Argonne Leadership Computing Facility

SmartSim and SmartRedis

SmartSim is an open source tool developed by the Hewlett Packard Enterprise (HPE) designed to facilitate the integration of traditional HPC simulation applications with machine learning workflows. There are two core components to SmartSim:

  • Infrastructure library (IL)
    • Provides API to start, stop and monitor HPC applications from Python
    • Interfaces with the scheduler launch jobs (PBSPro on Polaris and Cobalt on Theta/ThetaGPU)
    • Deploys a distributed in-memory database called the Orchestrator
  • SmartRedis client library
    • Provides clients that connect to the Orchestrator from Fortran, C, C++, Python code
    • The client API library enables data transfer to/from database and ability to load and run JIT-traced Python and ML runtimes acting on stored data

For more resources on SmartSim, follow the links below:

Installation

SmartSim on Polaris can be installed creating a virtual environment based on the ML conda module

module load conda/2023-10-04
conda activate
module load cmake
module load gcc/11.2.0
module load cudatoolkit-standalone/11.8.0
python -m venv --clear /path/to/_ssim_env --system-site-packages
source /path/to/_ssim_env/bin/activate
pip install --upgrade pip
Note that /path/to/ can either be a user's home or project directory.

To use SmartSim in the future, simply load the same modules and source the virtual environment.

Then set up the environment variables

export SMARTSIM_REDISAI=1.2.7
export CC=cc
export CXX=CC
export CUDA_DEPS_BASE=/soft/libraries
export CUDA_VERSION_MAJOR=11
export CUDNN_VERSION_MAJOR=8
export CUDNN_VERSION_MINOR=6
export CUDNN_VERSION_EXTRA=0.163
export CUDNN_VERSION=$CUDNN_VERSION_MAJOR.$CUDNN_VERSION_MINOR.$CUDNN_VERSION_EXTRA
export CUDNN_BASE=$CUDA_DEPS_BASE/cudnn/cudnn-$CUDA_VERSION_MAJOR-linux-x64-v$CUDNN_VERSION
export CUDNN_LIBRARY=$CUDNN_BASE/lib/
export CUDNN_INCLUDE_DIR=$CUDNN_BASE/include/
export LD_LIBRARY_PATH=$CUDNN_LIBRARY:$LD_LIBRARY_PATH

Now, install SmartSim and the GPU backend

git clone https://github.com/CrayLabs/SmartSim.git
cd SmartSim
pip install -e .
export TORCH_PATH=$( python -c 'import torch;print(torch.utils.cmake_prefix_path)' )
export TF_PATH=$( python -c 'import tensorflow;print("/".join(tensorflow.__file__.split("/")[:-1]))' )
smart build -v --device gpu --torch_dir $TORCH_PATH --libtensorflow_dir $TF_PATH
cd ..

Finally, install the SmartRedis library

export LDFLAGS=-L/opt/cray/pe/gcc/11.2.0/snos/lib64/libstdc++.so.6
git clone https://github.com/CrayLabs/SmartRedis.git
cd SmartRedis
pip install -e .
make lib
cd ..

Examples

You can find examples of in situ training and inference of ML models from an ongoing CFD simulation at the NekRs-ML repository.

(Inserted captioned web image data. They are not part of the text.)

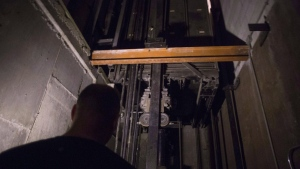 A building manager is pictured in an elevator pit in a downtown Toronto office building on on July 13, 2016. Maintenance contractors would be held responsible for getting broken-down elevators up and running in relatively short order under proposed novel legislation in Ontario that seeks to address what some have deemed a crisis.(File/THE CANADIAN PRESS)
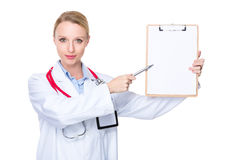 Doctor pen point to clipboard Royalty Free Stock Image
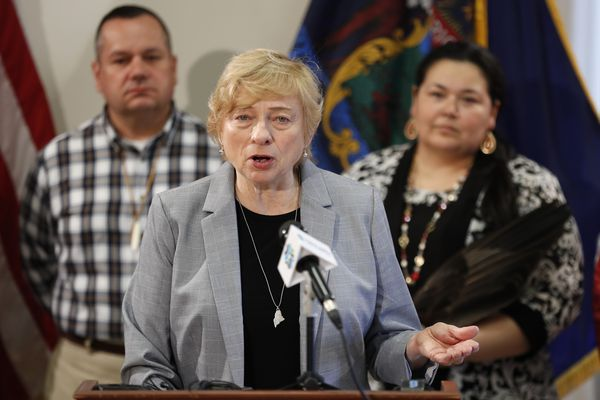 Maine Gov. Janet Mills speaks at the signing ceremony to establish Indigenous Peoples' Day, Friday, April 26, 2019, at the State House in Augusta, Maine. Mills added Maine to the growing number of states who have passed similar legislation. William J. Nicholas Sr., Governor of the Passamaquoddy Tribe-Indian Township, left, and Clarissa Sabattus, Tribal Chief of Houlton Band of Maliseet Indians attend the event. (AP Photo/Robert F. Bukaty)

The smartredis and onlineGNN branches have instructions on how to build and run the examples on Polaris.

The Fall 2023 ALCF User Hands-On Workshop repository also contains information on how to use SmartSim and NekRS-ML on Polaris, but note the instructions are specfic to the Fall of 2023.

Notes

  • SmartSim workflows, such as online training, often require launching multiple MPI applications on the same set of nodes. On Polaris, the MPICH_OFI_CXI_PID_BASE=0 must be exported before the first call to mpiexec, and then incremented by 1 and re-exported before each successive call. This is done with the SmartSim API by adding env_vars={'MPICH_OFI_CXI_PID_BASE':str(0)} to the PalsMpiexecSettings() API.